The completion of negotiations on terms for two more production lots of F-35 fighters provides fresh evidence that the program has stabilized and is making steady progress. Low-rate production Lots 6 and 7 will increase the number of F-35s delivered or under contract from 95 to 166, while reducing the unit cost of all three variants by an average of over 8% compared with current production Lot 5.
Cost reductions of that magnitude are required to position F-35 for maximum sales overseas as aging F-16s begin to retire. Prime contractor Lockheed Martin has said that if the current program of record remains on track, then it should be able to offer the Air Force version of F-35 at a cost comparable to what the latest version of an F-16 sells for today by the end of the decade. If the cost actually falls that far — which will require congressional appropriators to stick with the current program plan — then the plane’s other selling points should make it the dominant factor in the global fighter market through 2050.
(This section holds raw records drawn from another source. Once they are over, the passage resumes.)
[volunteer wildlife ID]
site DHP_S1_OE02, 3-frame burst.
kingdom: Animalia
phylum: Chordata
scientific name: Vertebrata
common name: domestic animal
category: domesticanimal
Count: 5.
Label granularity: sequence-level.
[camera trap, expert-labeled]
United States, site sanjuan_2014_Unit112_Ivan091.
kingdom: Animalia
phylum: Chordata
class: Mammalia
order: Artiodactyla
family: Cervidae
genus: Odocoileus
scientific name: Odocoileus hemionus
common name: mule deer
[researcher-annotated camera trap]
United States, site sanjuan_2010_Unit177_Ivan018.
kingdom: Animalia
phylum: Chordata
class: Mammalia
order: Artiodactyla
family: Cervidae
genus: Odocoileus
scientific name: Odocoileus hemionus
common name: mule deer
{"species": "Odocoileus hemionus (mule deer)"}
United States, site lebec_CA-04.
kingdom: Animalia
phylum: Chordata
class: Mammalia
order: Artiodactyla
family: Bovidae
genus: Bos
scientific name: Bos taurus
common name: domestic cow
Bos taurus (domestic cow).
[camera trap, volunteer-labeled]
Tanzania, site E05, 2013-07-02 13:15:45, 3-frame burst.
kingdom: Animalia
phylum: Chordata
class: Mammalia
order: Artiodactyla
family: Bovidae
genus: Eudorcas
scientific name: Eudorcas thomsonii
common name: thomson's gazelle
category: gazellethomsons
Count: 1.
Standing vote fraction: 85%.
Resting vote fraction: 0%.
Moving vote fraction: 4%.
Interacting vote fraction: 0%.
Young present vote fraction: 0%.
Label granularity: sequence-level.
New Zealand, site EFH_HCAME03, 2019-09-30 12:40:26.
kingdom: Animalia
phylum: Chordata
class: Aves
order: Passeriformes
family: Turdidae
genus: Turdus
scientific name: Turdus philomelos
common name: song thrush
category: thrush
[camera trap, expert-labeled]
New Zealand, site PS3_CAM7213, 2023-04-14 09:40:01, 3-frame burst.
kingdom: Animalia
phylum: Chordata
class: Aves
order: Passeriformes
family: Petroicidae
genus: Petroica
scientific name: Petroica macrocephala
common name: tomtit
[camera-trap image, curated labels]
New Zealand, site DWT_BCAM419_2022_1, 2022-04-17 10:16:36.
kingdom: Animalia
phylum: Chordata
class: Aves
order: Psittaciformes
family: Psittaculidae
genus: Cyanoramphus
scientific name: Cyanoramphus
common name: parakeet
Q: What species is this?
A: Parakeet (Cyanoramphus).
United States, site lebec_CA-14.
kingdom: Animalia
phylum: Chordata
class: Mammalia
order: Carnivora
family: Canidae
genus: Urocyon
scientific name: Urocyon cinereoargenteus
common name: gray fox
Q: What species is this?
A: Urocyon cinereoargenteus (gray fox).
One of the most encouraging aspects of the recently-completed negotiations is how little time it took for the government customer and prime contractor to come to terms. Whereas Lot 5 negotiations stretched out over 18 months of sometimes acrimonious exchanges, the latest discussions lasted a mere six months and covered two different production lots. This implies that much of the tension previously impeding the customer-contractor relationship has dissipated.
There have been numerous signs in recent months from the Joint Program Office, the Office of the Secretary of Defense, the Government Accountability Office and Congress that F-35 was making good progress. The successful conclusion of negotiations for Lots 6 and 7 provides concrete evidence that the progress is real.